To say Kelis has been through some changes would be an understatement.
Since the 2006 release Kelis Was Here, she moved from Jive to will.i.am's Interscope-affiliated vanity imprint, divorced Nas, and gave birth to a boy.
Between all that, in addition to a catalog of four R&B albums that deserved greater sales, she could be forgiven for making something like a mindless dance-pop album.
While Flesh Tone is a headlong dive into sleek dance-pop -- one that could have been forecast years prior, given her collaborations with Moby, Timo Maas, and Richard X, and let us never forget Diddy’s “Let’s Get Ill” -- it is much more personal than any of her past releases.

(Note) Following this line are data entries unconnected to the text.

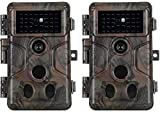 2-Pack No Glow Game & Deer Trail Cameras 24MP 1296P H.264 Video 100ft Night Vision Motion Activated 0.1S Trigger Speed Waterproof Farm & Yard Cameras for Home Surveillance & Outdoor Wildlife Hunting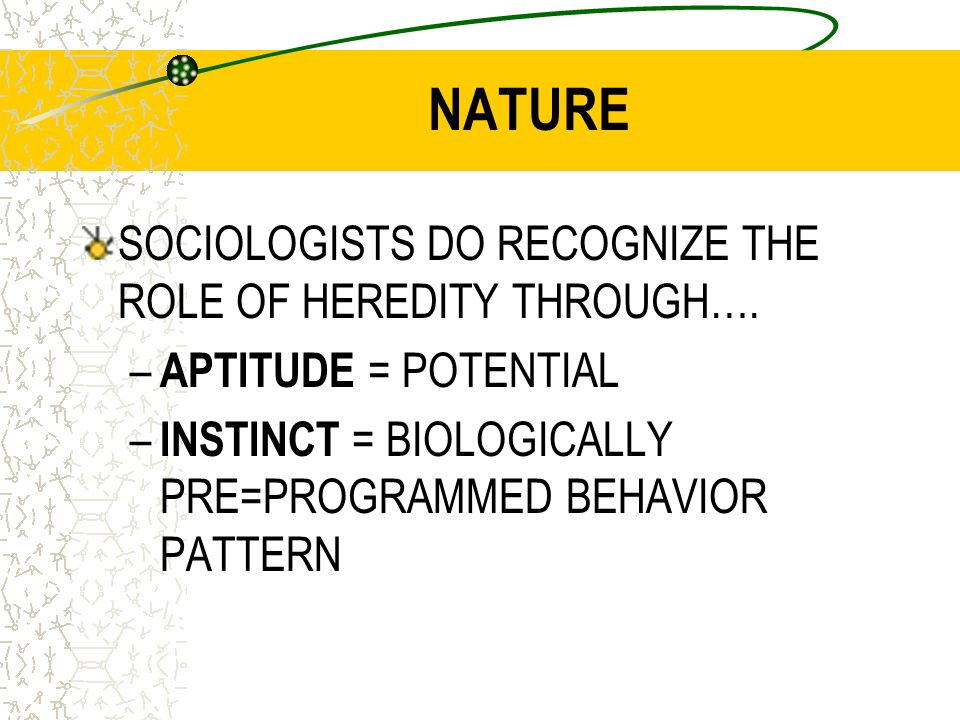 Personality Development How could each of these factors affect personality.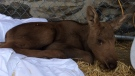 One of two moose calves being cared for at the Aspen Valley Wildlife Sanctuary (Rob Cooper/CTV Barrie)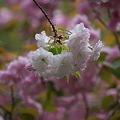 Photos: 一葉と関山979
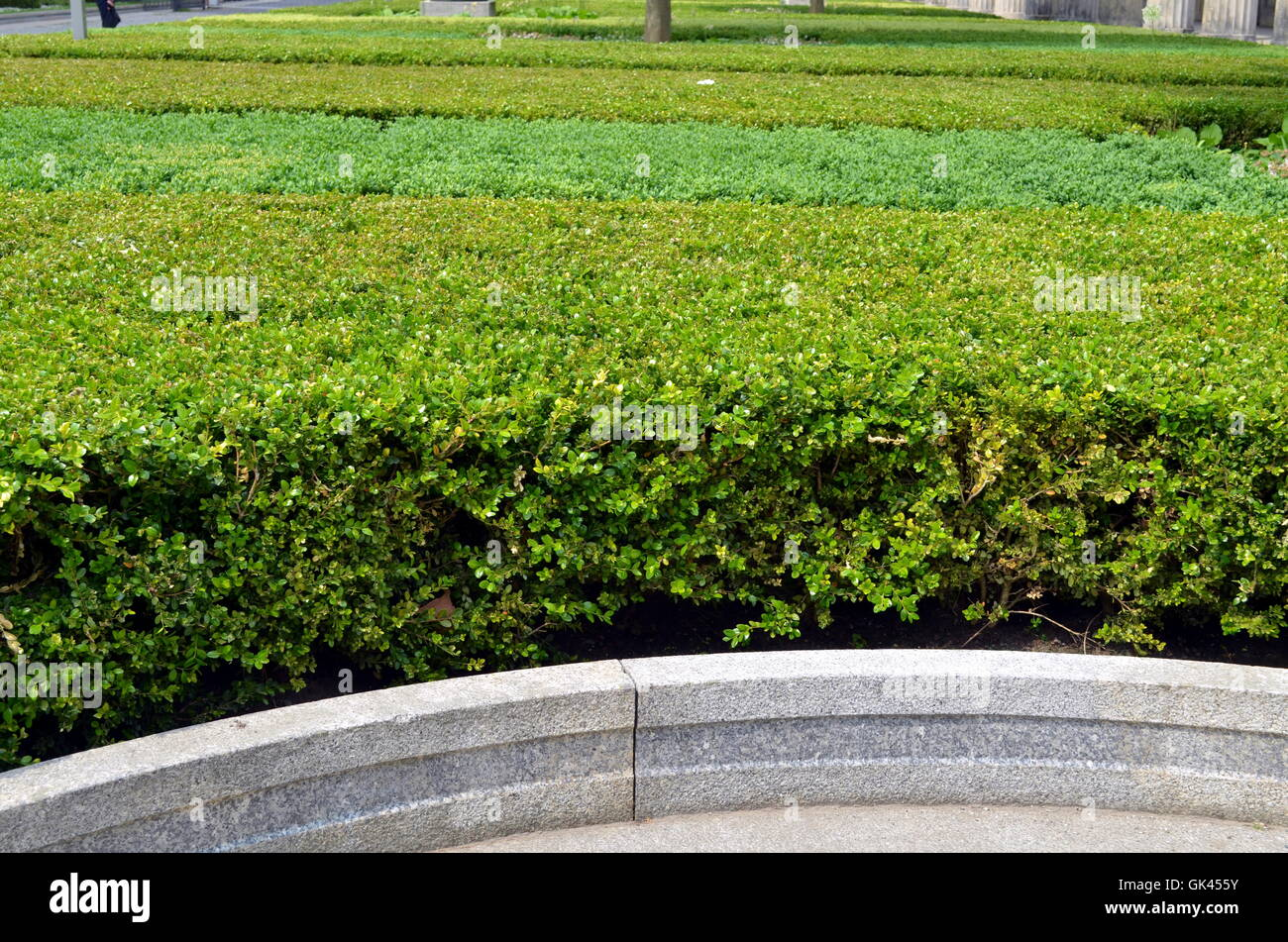 bushes of boxwood in a garden in berlin - Stock Image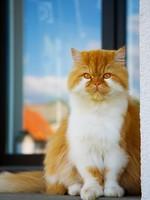 Блог Павла Аксенова. Фото дня. Что у кошки на душе. Фото miolana - Depositphotos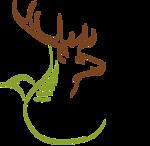 Logo - No Lens, Extended Green Line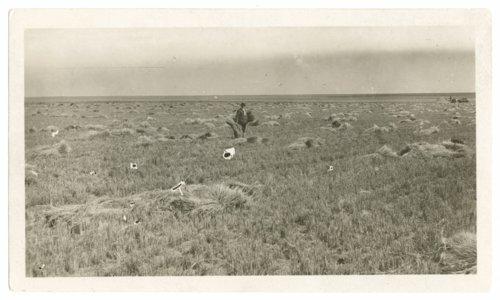 F. Hanson shocking wheat near Goodland, Kansas - Page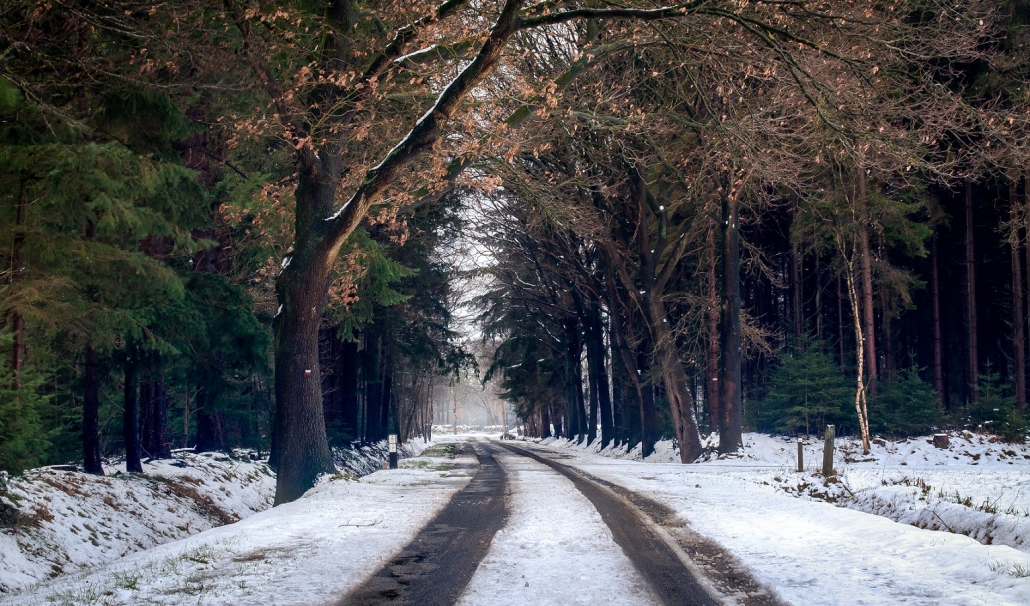 Top tips for carers in winter conditions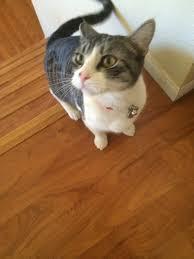 my cat name beck anime amino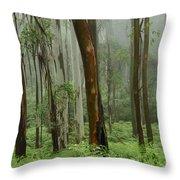Australia Enchanted Forest Throw Pillow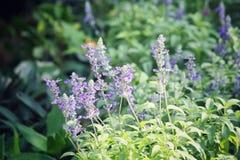 Purple salvia flowers Stock Photography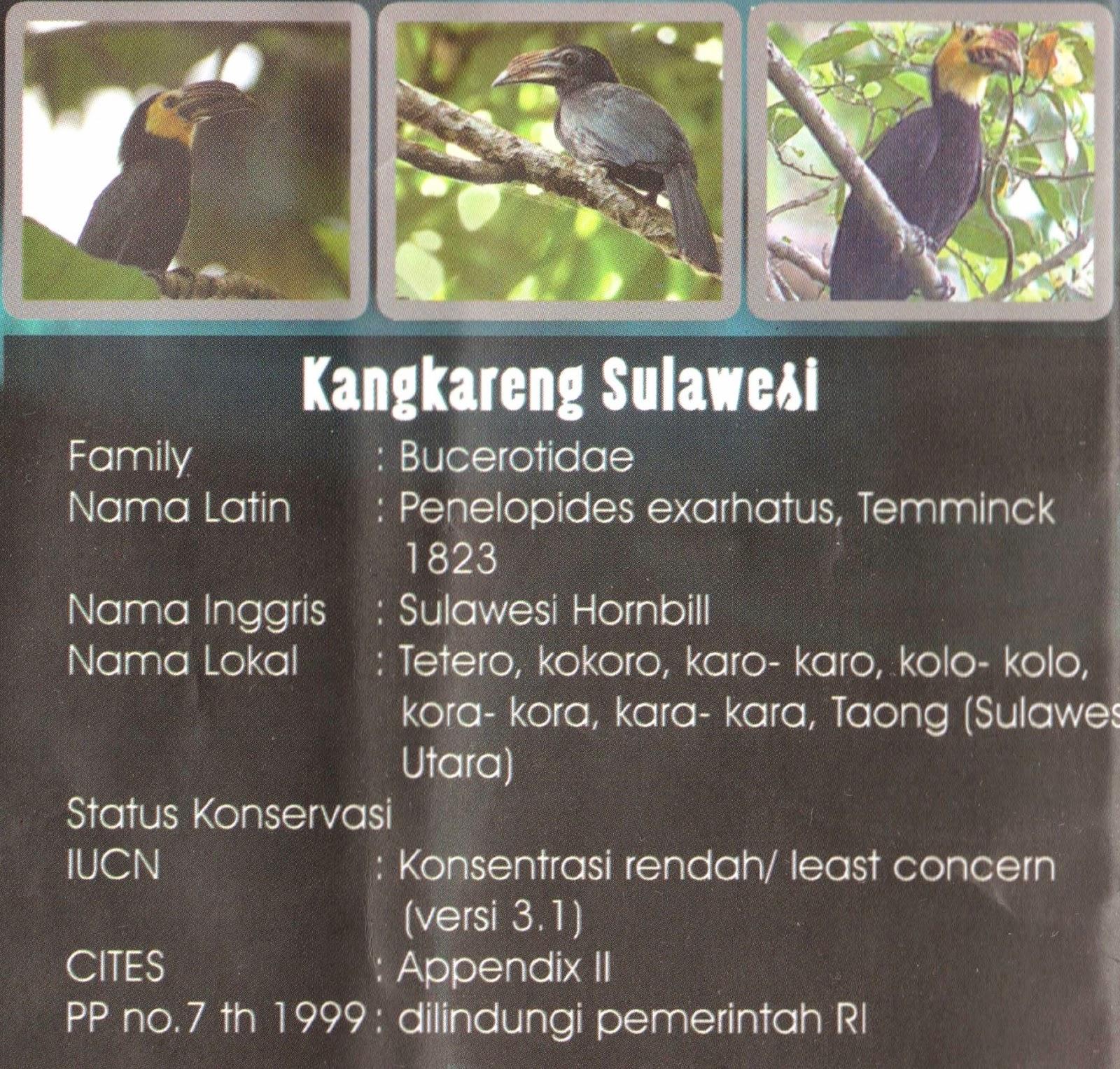 Kangkareng Sulawesi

“Acapella,” one of two tracks made with David Guetta, seems merely redemptive (“It’s just me surviving alone,” “Before you, my whole life was acapella”) until considering that it comes from a woman whose marriage fell through just prior to motherhood.
The song that creates the album’s second greatest rush is also about parenthood; “Song for the Baby” similarly strikes as a boilerplate dancefloor love song on the surface, but once its subject sinks in, “I love you more than you’ll ever know” disarms quicker than any line from “Get Along with You” or “Rolling Through the Hood.” The remaining tracks are based in romantic relationships, but not all of them are about moving ahead.
The churning “Intro” is bleak, just about hopeless (“Your force so dark, now my life feels uninspired”), yet it is just as powerful as anything else on the album.
Nine songs with seven unique sets of production credits whip by in 38 minutes.
The setup works because the songs are conjoined and dynamically ordered, like each collaborator knew what was required to complement the other tracks without sacrificing any distinct sonic character.
Whether or not Flesh Tone remains a stylistic outlier, the disc will always be a bright standout in Kelis' discography.